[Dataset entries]
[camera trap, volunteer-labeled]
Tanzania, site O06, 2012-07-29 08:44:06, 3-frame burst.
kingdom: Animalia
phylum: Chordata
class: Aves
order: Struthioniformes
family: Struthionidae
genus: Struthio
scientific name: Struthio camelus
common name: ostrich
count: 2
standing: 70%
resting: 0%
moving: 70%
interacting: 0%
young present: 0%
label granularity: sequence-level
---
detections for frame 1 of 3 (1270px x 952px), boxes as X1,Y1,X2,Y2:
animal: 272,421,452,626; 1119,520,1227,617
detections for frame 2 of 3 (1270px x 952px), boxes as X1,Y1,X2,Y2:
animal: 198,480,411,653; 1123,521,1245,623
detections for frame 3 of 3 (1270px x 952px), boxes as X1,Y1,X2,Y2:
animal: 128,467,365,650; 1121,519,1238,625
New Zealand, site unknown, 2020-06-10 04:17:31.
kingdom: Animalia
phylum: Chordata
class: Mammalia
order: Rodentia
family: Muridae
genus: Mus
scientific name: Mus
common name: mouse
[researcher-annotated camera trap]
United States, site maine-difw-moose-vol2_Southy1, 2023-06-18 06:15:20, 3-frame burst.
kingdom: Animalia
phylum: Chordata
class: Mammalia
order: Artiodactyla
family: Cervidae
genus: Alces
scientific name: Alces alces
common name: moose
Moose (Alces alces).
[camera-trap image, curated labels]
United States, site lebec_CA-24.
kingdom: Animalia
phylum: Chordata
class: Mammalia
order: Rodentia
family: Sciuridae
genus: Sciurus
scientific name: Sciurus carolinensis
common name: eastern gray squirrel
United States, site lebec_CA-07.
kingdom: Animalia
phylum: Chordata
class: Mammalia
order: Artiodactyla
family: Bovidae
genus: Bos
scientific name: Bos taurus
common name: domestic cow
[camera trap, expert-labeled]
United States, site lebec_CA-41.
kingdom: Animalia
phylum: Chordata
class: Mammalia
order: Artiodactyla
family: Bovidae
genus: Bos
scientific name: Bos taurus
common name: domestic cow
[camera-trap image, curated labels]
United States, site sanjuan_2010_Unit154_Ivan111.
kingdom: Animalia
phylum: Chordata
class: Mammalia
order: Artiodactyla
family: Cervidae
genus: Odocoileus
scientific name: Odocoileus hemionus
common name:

- _PROBLEM DESCRIPTION_: Please go through each line of the data and count those that contain the string "burst"; give that number alone.

- _WRITTEN SOLUTION_: 2